Knowing what a SIEM is is only half the battle. What is the actual job of the analyst? How do you use logs to tell the story? Well, what information can be extracted from logs? Here's how to break it down:
-
The who = What IPs or user accounts are attached to the logs?
-
The what = What do the logs say happened?
-
The where = What device or service generated the logs?
-
The when = When did it start, and when did it end?
-
The why = What was the final result? Did anything change? Was anything extracted?
Logs will contain this information. Take our simulation for instance. What do we know? Well for one, they're web attacks. How do we know this? (And no, not just because of the simulation labs.) Look at the structure of the logs. Where do you see GET/POST requests, the HTTP protocol, or 200 and 302 status codes? When making web requests. If you don't know what I'm talking about, then I suggest you start with networking and how websites actually work. It's complex and fascinating and will really demystify the lab — and the internet in general.

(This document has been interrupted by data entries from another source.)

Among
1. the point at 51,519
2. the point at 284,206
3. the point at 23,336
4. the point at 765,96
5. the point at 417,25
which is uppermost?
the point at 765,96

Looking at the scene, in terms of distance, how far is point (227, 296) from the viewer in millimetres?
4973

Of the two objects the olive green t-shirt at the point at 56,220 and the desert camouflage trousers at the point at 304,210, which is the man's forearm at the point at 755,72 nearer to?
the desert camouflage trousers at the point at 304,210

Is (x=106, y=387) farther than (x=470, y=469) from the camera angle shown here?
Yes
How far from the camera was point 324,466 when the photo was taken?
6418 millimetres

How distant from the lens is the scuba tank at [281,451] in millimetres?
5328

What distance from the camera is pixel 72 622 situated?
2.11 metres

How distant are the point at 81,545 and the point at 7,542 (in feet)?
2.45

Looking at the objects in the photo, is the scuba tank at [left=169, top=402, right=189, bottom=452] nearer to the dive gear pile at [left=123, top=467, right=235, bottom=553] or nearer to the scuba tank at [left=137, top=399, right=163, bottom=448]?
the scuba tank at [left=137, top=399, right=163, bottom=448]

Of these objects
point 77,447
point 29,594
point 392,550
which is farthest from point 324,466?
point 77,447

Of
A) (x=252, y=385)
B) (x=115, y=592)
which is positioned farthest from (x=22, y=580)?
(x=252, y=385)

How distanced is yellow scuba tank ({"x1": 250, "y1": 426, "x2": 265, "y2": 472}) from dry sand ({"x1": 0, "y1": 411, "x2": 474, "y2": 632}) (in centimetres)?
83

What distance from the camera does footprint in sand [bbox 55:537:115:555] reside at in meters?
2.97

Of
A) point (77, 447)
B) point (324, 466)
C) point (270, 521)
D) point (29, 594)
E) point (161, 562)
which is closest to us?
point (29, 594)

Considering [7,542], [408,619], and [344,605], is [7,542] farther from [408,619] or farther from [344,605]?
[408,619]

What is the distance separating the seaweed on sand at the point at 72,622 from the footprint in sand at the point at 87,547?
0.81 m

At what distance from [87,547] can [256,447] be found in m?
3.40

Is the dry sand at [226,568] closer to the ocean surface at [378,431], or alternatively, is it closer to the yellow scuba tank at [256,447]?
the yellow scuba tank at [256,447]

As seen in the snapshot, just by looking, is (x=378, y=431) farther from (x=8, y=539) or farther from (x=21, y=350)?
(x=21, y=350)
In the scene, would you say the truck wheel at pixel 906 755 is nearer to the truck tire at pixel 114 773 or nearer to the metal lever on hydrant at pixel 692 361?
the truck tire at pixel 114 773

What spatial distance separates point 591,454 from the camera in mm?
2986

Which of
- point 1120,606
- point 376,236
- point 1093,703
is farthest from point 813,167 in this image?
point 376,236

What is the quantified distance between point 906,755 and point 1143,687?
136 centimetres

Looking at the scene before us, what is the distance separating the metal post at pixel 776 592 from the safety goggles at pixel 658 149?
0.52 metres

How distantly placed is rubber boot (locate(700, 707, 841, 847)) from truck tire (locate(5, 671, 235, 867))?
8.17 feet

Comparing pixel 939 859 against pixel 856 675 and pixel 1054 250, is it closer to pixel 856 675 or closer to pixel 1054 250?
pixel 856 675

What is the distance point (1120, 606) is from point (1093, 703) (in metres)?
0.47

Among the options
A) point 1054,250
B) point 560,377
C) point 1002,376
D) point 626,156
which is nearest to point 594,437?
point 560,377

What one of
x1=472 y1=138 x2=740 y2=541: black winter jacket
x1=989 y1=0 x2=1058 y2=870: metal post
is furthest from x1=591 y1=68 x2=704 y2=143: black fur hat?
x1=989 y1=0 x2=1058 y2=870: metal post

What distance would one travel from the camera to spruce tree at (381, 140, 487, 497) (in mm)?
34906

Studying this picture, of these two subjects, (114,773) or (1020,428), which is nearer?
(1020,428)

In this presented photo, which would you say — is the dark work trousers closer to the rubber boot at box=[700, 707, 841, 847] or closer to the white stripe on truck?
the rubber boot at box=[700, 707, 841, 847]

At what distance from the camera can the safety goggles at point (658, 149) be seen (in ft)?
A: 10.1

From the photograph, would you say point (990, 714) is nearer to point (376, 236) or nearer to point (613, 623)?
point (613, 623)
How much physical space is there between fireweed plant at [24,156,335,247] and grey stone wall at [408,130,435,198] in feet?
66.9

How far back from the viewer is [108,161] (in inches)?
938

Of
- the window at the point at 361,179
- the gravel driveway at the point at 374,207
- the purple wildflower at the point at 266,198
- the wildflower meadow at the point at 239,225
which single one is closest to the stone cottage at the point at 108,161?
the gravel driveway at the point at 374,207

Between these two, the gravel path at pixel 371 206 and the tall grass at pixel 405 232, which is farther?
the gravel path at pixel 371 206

Once you can read the logs, the next step is triage. In the real world, you'd use tools like VirusTotal and Wireshark to fill in the meat of the story — like what country a request is coming from, for example. Luckily for you, the tools provided in the lab give you enough information to finish the report. And once you understand the story and complete the report? All that's left is to notify the necessary management chain (at least as a junior analyst).
That's exactly the workflow the lab is built around — so you can visualize and immerse yourself in the role of a network analyst, analyze real logs, and see real attack patterns in action.